Stevans (1979) memfokuskan mengajar klinik dalam sebuah kerangka ’pendidikan untuk kegiatan praktek’ (p.161). peran pengajr klinik adalah merancang tudas belajar dalam kompleksitas seting klinik. jika mhasiswa belajar untuk berpikir kemudian pengajar klinik membutuhkan untuk menentukan apa ’pola pemikiran’ dibuthkan oleh registered nurse. startegi belajar yang memungkinkan mahasiswa mempraktekan pola pemikiran sebagai pelajar akan menyediakan persiapan untuk praktek profesional sebagai lulusan. ketika berbagai seting klinik dipertimbangkan, perancangan strtegi belajar untuk merefleksikan pola pemikiran yang spesifik untuk praktek yang membutuhkan pertimbangan pengalaman pada bagian dari pengajar klinik. Stevans (1979) mengingatkan kita sebagai pengajar klinik, mengajar suatu peran fungsional (jelas dalam konteks mengajar) termasuk pengajar seharusmya ’menjadi mengetahui dengan baik’. untuk penekunan lebih lanjut, Stevans menjelaskan pada peran pendidikan, tidak melulu menambahkan dana pengetahuan mahasiswa tapi juga memengaruhi dirinya. peran yang satu mengisi hidupnya menjadi bagian dari dirinya. kemudian pendidik pada area fungsionil hanya menginformasikan pada mahasiswa tapi tidak membentuk mereka dan itu adalah tanggung jawabyang besar (p.173)
ada beberapa peran lain untuk pengajar klinik yang mungkin lebih relevan pada seting khusus dari pada seting umum ketika kebanyakan mahasiswa yang belum lulus diajar.

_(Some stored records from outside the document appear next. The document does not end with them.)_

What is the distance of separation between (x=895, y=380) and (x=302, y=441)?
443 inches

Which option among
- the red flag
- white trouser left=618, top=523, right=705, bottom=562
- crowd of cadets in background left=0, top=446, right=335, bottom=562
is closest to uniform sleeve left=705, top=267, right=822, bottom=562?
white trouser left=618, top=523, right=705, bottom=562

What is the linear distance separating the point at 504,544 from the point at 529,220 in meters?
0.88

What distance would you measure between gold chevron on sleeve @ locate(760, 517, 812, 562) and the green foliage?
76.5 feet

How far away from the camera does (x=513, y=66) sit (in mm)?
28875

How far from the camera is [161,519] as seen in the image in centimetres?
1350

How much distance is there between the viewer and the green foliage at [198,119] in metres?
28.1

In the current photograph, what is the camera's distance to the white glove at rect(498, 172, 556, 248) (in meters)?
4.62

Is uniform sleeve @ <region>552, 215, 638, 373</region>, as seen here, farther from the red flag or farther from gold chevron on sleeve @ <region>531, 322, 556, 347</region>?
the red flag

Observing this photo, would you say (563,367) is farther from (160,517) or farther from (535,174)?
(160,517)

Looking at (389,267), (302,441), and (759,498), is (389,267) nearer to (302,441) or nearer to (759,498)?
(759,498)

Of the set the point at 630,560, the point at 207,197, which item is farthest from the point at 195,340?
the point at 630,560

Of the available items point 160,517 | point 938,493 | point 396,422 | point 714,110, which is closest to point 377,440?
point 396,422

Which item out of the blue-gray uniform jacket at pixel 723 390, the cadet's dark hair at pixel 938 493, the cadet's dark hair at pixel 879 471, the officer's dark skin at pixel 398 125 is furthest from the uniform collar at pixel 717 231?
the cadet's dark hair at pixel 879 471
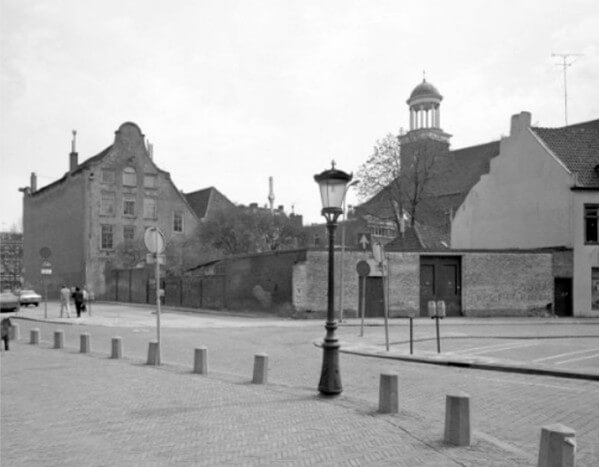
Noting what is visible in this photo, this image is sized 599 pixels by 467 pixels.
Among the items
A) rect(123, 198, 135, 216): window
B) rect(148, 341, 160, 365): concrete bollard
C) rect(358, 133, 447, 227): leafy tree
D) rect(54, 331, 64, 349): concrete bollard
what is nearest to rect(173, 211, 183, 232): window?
rect(123, 198, 135, 216): window

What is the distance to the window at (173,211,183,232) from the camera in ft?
217

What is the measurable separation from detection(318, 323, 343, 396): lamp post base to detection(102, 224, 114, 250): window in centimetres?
5327

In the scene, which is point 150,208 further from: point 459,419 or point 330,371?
point 459,419

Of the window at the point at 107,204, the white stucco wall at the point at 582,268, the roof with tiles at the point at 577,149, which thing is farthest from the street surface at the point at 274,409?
the window at the point at 107,204

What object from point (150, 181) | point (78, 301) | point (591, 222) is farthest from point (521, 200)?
point (150, 181)

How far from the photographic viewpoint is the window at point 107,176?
61375mm

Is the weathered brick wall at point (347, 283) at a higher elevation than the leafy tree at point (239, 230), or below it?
below

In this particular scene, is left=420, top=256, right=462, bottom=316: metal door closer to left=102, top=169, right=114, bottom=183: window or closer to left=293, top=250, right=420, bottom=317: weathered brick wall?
left=293, top=250, right=420, bottom=317: weathered brick wall

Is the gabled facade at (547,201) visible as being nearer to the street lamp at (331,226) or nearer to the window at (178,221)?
the street lamp at (331,226)

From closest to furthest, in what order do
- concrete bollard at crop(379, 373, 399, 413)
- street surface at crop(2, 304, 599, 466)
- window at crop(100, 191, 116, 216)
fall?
street surface at crop(2, 304, 599, 466), concrete bollard at crop(379, 373, 399, 413), window at crop(100, 191, 116, 216)

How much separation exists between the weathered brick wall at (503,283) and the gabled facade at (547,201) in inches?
53.1

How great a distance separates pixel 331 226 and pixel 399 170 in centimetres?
3421

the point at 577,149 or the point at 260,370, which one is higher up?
the point at 577,149

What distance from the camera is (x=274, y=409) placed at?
9367 millimetres
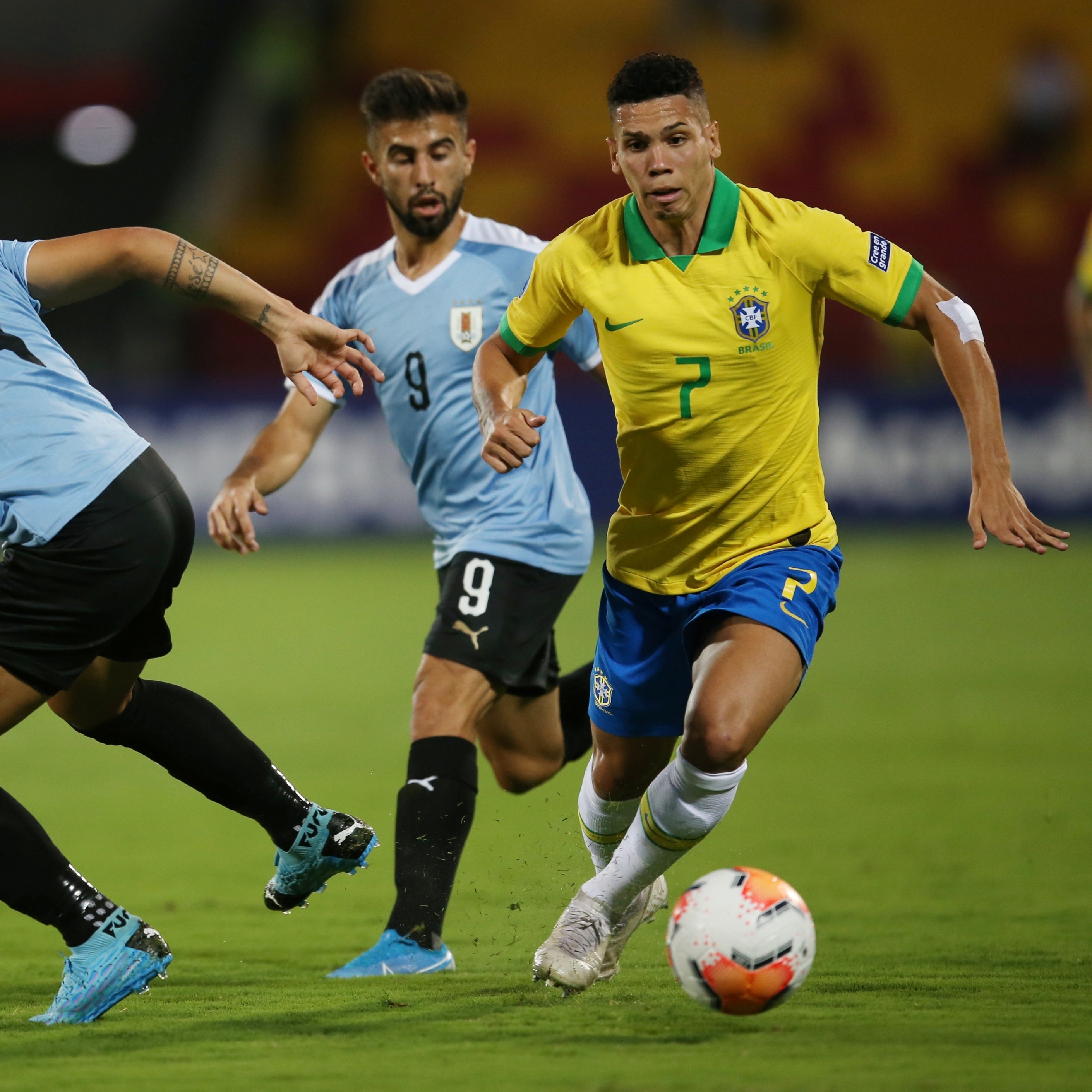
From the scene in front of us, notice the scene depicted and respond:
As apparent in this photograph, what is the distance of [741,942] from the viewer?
3.77 meters

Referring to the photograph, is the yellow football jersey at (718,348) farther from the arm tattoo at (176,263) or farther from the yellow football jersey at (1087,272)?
the yellow football jersey at (1087,272)

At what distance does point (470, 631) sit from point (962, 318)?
1.72m

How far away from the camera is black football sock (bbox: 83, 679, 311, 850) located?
458cm

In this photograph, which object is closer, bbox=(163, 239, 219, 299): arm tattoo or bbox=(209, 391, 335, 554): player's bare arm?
bbox=(163, 239, 219, 299): arm tattoo

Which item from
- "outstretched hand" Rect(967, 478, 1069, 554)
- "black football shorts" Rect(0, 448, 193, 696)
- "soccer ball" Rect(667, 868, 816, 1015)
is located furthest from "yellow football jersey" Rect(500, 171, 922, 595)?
"black football shorts" Rect(0, 448, 193, 696)

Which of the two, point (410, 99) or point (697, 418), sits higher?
point (410, 99)

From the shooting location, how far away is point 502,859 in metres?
6.19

Benner (1989) menggambarkan suatu peran untuk pengajar klinik ’tampak mempunyai pengetahuan yang lebih pada perawatan intensif ’(p.3). pada tulisan terakhirnya, Benner menyatakan ’jika kita tidak melakukan pekerjaan mengajar yang baik dari sisi manusia dan dari segi praktek asuhan, lalu mahasiswa kita tidak akan berada pada posisi yang baik untuk diselamatkan dan pelajar dan praktisi klinik manusia. kita bertaruh tidak menahan keahlian dan pengertian praktek asuhan kita (p. 16).
Peran ganda pengajar dan pembawa menimbulkan banyak perdebatan. Di mana tanggungjawab pengajar dan pembawa saling melengkapi, di mana seharusnya mereka harus dipisahkan? Seperti perdebatan biasanya bergantung pada jawaban pertanyaan seperti: apakah tanggungjawab utama pengajar klinik selama sesi pengajaran klinik? Kepada siapa pengajar klinik bertanggung jawab?

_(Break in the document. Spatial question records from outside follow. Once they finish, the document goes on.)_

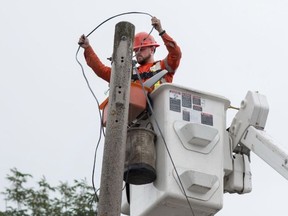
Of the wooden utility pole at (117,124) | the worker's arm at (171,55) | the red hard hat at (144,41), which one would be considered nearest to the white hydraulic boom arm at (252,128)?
the worker's arm at (171,55)

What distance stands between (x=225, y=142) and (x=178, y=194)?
40.7 inches

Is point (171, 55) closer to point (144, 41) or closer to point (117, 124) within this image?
point (144, 41)

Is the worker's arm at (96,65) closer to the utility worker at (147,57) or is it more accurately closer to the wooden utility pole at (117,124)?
the utility worker at (147,57)

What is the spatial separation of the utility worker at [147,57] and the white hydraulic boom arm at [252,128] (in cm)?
76

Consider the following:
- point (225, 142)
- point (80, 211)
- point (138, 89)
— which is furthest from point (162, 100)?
point (80, 211)

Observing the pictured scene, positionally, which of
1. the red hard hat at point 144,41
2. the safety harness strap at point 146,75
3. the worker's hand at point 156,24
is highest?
the red hard hat at point 144,41

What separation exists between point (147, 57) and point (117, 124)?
247cm

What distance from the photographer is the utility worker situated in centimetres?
940

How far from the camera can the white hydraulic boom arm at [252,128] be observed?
29.5ft

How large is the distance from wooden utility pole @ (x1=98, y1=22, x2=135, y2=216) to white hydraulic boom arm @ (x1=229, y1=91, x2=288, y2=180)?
168 centimetres

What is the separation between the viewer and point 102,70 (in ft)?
31.8

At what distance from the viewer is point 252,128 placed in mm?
9242

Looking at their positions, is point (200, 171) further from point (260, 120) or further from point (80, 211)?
point (80, 211)

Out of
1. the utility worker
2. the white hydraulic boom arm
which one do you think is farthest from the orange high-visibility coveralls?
the white hydraulic boom arm
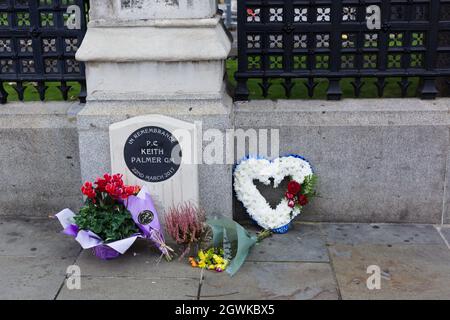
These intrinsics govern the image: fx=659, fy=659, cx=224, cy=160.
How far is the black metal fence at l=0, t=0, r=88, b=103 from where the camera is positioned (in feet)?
20.0

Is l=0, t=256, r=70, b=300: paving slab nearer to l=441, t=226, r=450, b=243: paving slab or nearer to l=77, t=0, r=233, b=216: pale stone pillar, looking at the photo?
l=77, t=0, r=233, b=216: pale stone pillar

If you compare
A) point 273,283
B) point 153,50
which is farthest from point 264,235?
point 153,50

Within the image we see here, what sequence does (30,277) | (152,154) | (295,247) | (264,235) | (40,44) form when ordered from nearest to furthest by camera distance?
1. (30,277)
2. (152,154)
3. (295,247)
4. (264,235)
5. (40,44)

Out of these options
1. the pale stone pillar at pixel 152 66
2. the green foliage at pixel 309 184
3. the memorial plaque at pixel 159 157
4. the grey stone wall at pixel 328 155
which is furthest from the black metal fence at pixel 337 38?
the memorial plaque at pixel 159 157

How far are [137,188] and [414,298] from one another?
2.34 m

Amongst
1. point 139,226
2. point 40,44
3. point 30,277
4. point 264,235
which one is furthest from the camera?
point 40,44

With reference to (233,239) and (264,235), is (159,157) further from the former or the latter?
(264,235)

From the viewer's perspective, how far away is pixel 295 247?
5648 mm

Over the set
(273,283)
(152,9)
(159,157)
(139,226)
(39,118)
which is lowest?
(273,283)

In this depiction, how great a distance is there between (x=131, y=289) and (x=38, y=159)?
5.97ft

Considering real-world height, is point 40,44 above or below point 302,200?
above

Konflik peran ganda timbul dikenal pada pekerjaan komite karir Federasi Perawat Royal Australia. Struktur tradisional yang tidak ada peran jelas untuk perawat klinik dan konsultan perawat klinik pada pengajaran dan peran perawat edukator/ pendidik yang diperankan di kelas, telah digantikan oleh struktur baru yang memberikan perawat klinik suatu jalan karir yang jelas dan perawat pendidik suatu peran pengajar pada kedua seting kelas dan klinik. Silver (1989) mendefenisikan perawat pendidk:
Perawat pendidik………bertanggungjawab meliputi mengajar dan aktivitas pengajaran klinik untuk suatu kelompok mahasiswa yang spesifik, staf dan unit klinik. Dia membolehkan koordinasi suatu mata pelajaran atau program dalam sekolah perawat (p. 232)

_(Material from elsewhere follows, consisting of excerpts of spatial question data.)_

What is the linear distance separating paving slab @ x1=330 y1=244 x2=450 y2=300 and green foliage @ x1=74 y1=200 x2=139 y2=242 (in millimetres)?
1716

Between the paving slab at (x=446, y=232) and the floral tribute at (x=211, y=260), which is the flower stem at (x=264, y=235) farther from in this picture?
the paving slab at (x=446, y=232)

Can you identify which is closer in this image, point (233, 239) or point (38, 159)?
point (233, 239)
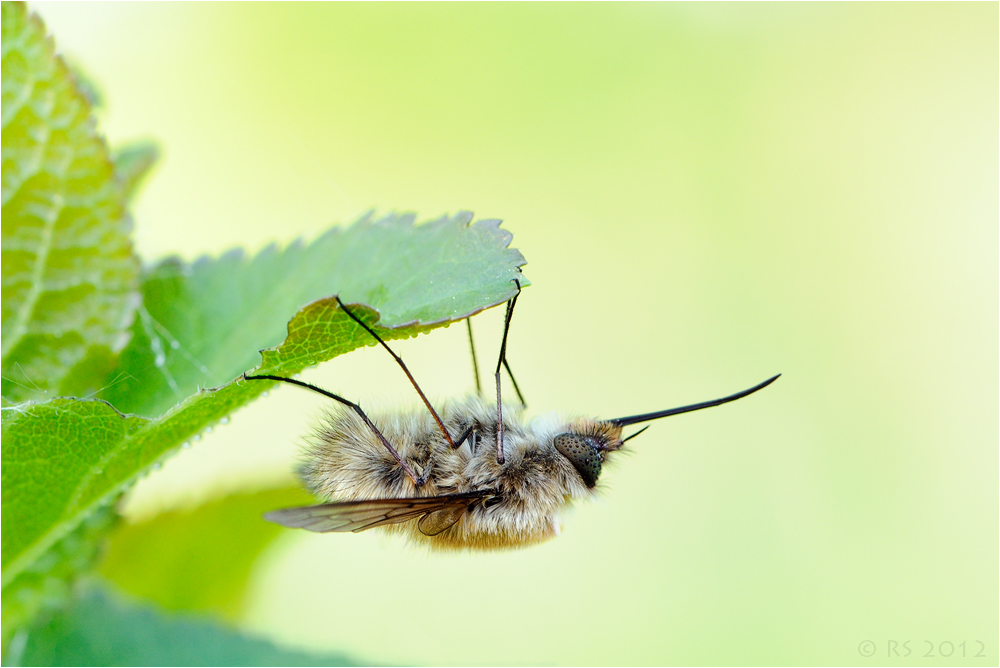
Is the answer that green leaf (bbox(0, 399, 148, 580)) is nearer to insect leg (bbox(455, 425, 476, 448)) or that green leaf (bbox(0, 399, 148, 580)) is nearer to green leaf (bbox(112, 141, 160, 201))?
green leaf (bbox(112, 141, 160, 201))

Jelas, tanggungjawab adalah untuk mahasiswa, bukan pada pasien. Pada sisi lain, konsultan perawat klinik didefeniskan sebagai
Seorang ahli praktisi klinik yang memberikan kepemimpinan dan koordinasi satu unit/ pelayanan tim pengiriman klinik di atas pemegang jabatan yang mempunyai wewenang total. Peran yang sedang memegang jabatan memberikan perawatan pasien secara langsung untuk sebuah jumlah kecil pasien/ klien dengan kebutuhan perawatan yang kompleks pada suatu basis regular pada perintah untuk mendemonstrasikan keahliannya. Tindakan pejabat sebagai suatu proses dan keahlian konsultan untuk staf bagian/ unit dan sebagai seorang konsultan keahlian untuk beberapa area permintaan, hubungan untuk area keahliannya (p. 232).
Pada keadaan ini, peran pengajar klinik adalah jelas bahwa itu ditetapkan pada hubungan mahasiswa khusus, unit staf dan klinik. Sepertinya tidak mungkin bahwa pengajar klinik akan menjadi ahli pada semua seting atau lapangan klinik, penggambaran unit klinik khusus memungkinkan pengajar klinik untuk mengikuti perkembangan lapangan kekhususan kliniknya dan meyakinkan bahwa mereka melanjutkan melakukan dengan mahirnya, sebagai seorang pengajar pada area klinik tersebut.
Manusia menunjukkan untuk kedua peran ini pada pengajar mereka (Windsor, 1987). Kecerdasan pengajar klinik adalah penting, karena pengetahuan dan pengalaman digunakan untuk membantu mahasiwa mensintesiskan konsep teori dengan realita praktek dan memberikan kesempatan untuk mahasiswa mempelajari bagaimana praktisi klinik berpikir dalam praktek. Peran pengajar sebagai instruktor lebih baik dari pada praktiksi klinik, bagaimanapun juga penting dan satu dari banyak pengajar merasa kebutuhan untuk mengembangkan keterampilan secara jelas.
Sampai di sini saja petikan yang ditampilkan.